Robinson noted that the Texans have asked for three first-round picks and two second-round picks but that teams have asked for protections on the draft picks should Watson get suspended or criminally prosecuted.
Watson reportedly requested a trade in January, and in March and April he was accused of sexual assault or sexual misconduct by multiple women.
Armando Salguero of OutKick reported Saturday that Watson wants to be dealt to Miami, though he would be open to playing for Carolina. Salguero added Houston general manager Nick Caserio has "spoken multiple times" to both of those clubs. However, a trade is reportedly not imminent.
Twenty-four women have said Watson sexually assaulted or harassed them during massage sessions, and 22 have filed civil lawsuits. Ten criminal complaints, including two by women who have not filed lawsuits, have also been lodged.
There is a huge risk associated with acquiring Watson since he could be suspended if he is found to have violated the NFL's personal conduct policy. Also, if convicted of any of the criminal complaints filed against him, he could face jail time.
No criminal charges have been filed. The earliest Watson will be deposed in the civil cases is February.
Florio noted that because of the risk attached to Watson, it may be difficult for Houston to receive its asking price of "three first-round picks and more." Florio theorized that the Texans could take what they can get or tie the compensation to how many games Watson plays in the coming years.
Watson was the No. 12 pick in the 2017 draft and has been one of the NFL's best quarterbacks since entering the league.
The 25-year-old has been named to the Pro Bowl three times and reached the playoffs twice. Houston went just 4-12 last season, but Watson completed 70.2 percent of his passes for a league-leading 4,823 yards to go along with 33 touchdowns and seven interceptions.
Watson also rushed for 444 yards and three scores.
The Panthers traded for former New York Jets quarterback Sam Darnold in April, but the 2018 No. 3 pick is just 13-25 as a starter and has thrown 45 touchdown passes to 39 interceptions.
Florio wrote that Panthers owner David Tepper's desire to land a franchise quarterback could be a reason for Carolina's pursuit of Watson.

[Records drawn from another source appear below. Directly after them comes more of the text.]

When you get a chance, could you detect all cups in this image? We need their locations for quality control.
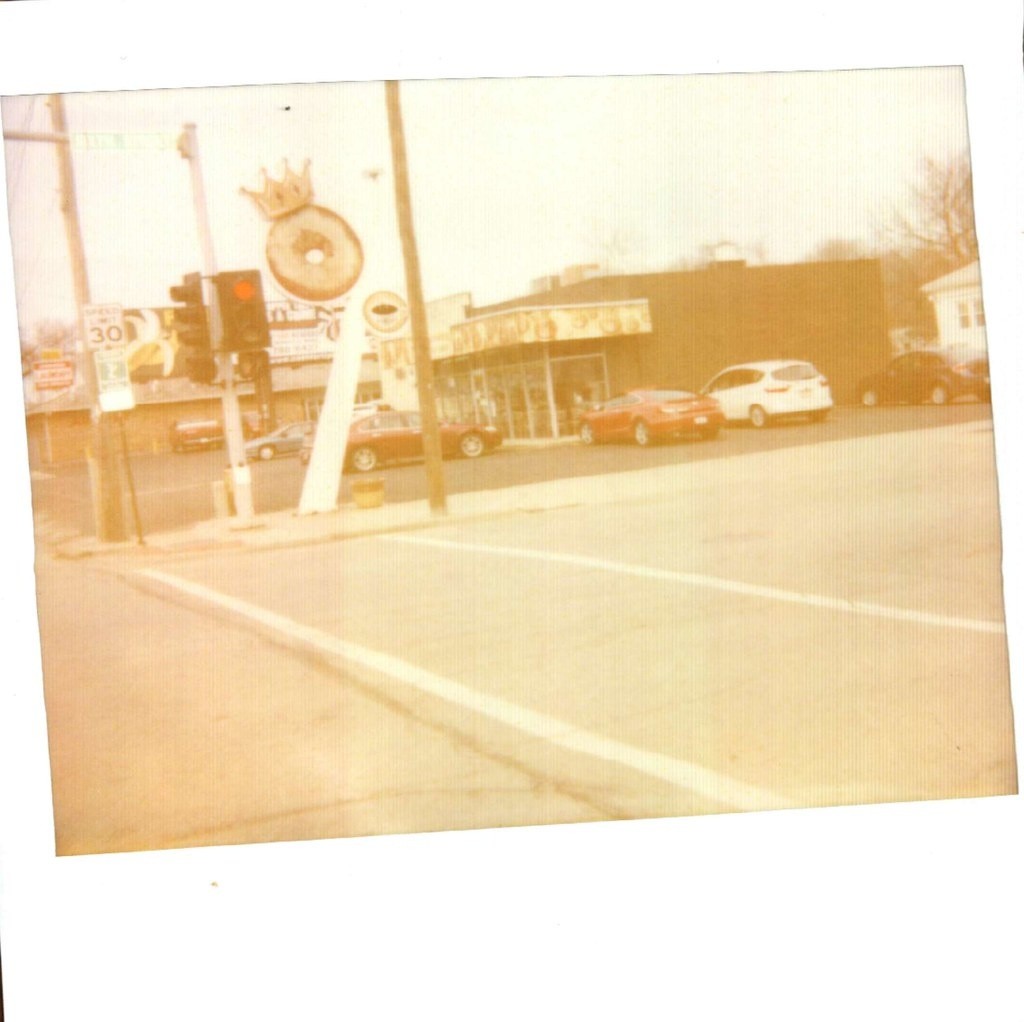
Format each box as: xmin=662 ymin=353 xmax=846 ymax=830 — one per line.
xmin=370 ymin=304 xmax=407 ymax=328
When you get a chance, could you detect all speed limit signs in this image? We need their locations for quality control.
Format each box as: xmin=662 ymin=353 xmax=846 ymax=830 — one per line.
xmin=81 ymin=304 xmax=126 ymax=348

Miami would perhaps be taking a bigger risk in trading for Watson since it used the No. 5 pick in the 2020 draft on quarterback Tua Tagovailoa.
It remains to be seen if Tagovailoa can become a franchise quarterback, but as a rookie he completed 64.1 percent of his passes for 1,814 yards and 11 touchdowns with five interceptions in 10 games.
Tua went 6-3 as a starter, and the 10-6 Dolphins fell one win short of a playoff berth after going 5-11 the previous season.
Watson would represent an upgrade over both Darnold and Tagovailoa, but Carolina or Miami would assume plenty of risk by trading for him.